The “processing_files_p” pipeline is responsible for handling the files within these subdirectories. Its current implementation simply prints the file names to standard output as well.
The described pipeline can be executed for instance with the following command line statement:
➢ ./pipeline_runtime.py ../mcp_use_case_getting_started/first_use_case.yaml
Dynamic composition of data pipelines
If an existing YAML data pipeline configuration needs to be adapted to a slightly different use case, an additional YAML configuration can be created containing only the necessary changes. This approach allows for efficient reuse of the original configuration by specifying only incremental modifications or overrides.
For instance, to modify the use case shown in Figure 1, such that it not only prints the names of files in subdirectories but also displays the content of any CSV found, one can define a new YAML configuration that extends the original. In this, you can add new pipelines or override existing ones in the section introduced by the key word pipeline_extension.
Figure 2 shows the content of a YAML file that captures only the modifications which are built on top of the original use case. Since this file relies on the base configuration, it is not standalone and must be used alongside the original YAML configuration. The extended pipeline can be executed with a command such as:
Another YAML configuration which overwrites some parts of the pipeline to display the content of each CSV file located in the subfolders of the given input folder.

## Stored data:

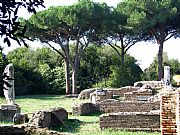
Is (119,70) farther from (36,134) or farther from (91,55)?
(36,134)

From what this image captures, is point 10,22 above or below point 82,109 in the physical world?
above

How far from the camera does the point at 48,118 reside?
12391 millimetres

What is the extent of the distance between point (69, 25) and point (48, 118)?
818 inches

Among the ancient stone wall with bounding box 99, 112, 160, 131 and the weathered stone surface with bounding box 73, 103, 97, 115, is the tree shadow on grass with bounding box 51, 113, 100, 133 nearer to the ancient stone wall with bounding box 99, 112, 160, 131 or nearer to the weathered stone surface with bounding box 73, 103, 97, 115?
the ancient stone wall with bounding box 99, 112, 160, 131

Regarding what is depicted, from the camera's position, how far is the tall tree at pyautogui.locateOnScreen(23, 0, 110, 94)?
32.4 m

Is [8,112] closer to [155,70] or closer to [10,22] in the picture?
[10,22]

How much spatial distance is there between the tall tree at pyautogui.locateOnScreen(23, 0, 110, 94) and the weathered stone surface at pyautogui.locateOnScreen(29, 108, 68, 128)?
59.8 ft

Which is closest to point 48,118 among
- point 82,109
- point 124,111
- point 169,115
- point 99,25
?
point 82,109

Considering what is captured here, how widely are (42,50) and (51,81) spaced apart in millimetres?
6843

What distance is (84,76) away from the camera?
119 feet

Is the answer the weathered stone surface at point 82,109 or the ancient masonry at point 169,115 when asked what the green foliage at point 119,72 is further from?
the ancient masonry at point 169,115

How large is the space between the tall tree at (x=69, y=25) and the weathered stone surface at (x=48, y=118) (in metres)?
18.2

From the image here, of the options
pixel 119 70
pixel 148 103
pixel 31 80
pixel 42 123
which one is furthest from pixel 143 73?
pixel 42 123

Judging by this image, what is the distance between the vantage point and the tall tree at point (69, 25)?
106 feet
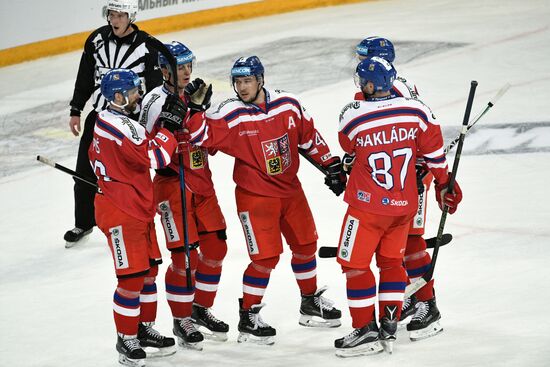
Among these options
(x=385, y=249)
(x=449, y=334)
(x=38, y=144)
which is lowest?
(x=38, y=144)

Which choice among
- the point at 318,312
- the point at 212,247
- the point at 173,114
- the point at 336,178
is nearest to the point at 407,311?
the point at 318,312

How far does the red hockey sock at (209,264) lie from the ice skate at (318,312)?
427 mm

## Tasks for this exercise:
1 - Which names of pipelines, scripts, folders, files and configuration keys appear in the passage on YAML data pipelines?
2 - Can you take the passage on YAML data pipelines further, starting after its last sentence?

## Answers to the exercise:
1 -
- processing_files_p (pipeline)
- pipeline_runtime.py (script)
- mcp_use_case_getting_started (folder)
- first_use_case.yaml (file)
- pipeline_extension (configuration key)

2 -
➢ ./pipeline_runtime.py ../mcp_use_case_getting_started/first_extension.yaml ../mcp_use_case_getting_started/first_use_case.yaml
In this example, we modified the “processing_files_p” pipeline so that it not only prints the names of directories or files but also outputs the content of any file with a .csv extension. To achieve this, we used a generalized Python function called read_csv, implemented in the module mcp_general_functions.mcp_general_io. This function is designed to meet all the requirements of the MCP framework.
For a detailed explanation of how to develop Python functions for use within MCP pipelines, and how data is passed between functions, refer to Section 4.
Recursive data pipelines
MCP supports a limited form of recursion within YAML configuration files. Specifically, recursion is allowed only when a child pipeline is used as a loop kernel (see Figure 3a) and directly or indirectly invokes itself as the kernel of an inner loop. In all other scenarios, such as when a non-loop pipeline simply calls itself, the MCP runtime framework ignores the recursive call and skips its execution.
a) The second extension of the data pipeline in YAML format (The recursive part is called “list_input_dirs_p”). b) The rest of the pipeline defined in the previous two YAML files and not overwritten by the latest extension.
The recursive loop terminates when there are no more non-empty lists to iterate over, effectively halting further recursive calls.
Unlike the previous two examples, which served primarily as demonstrations, the use case discussed below addresses a more practical scenario: recursively searching for CSV files within a directory structure and concatenating their contents (see Figure 3).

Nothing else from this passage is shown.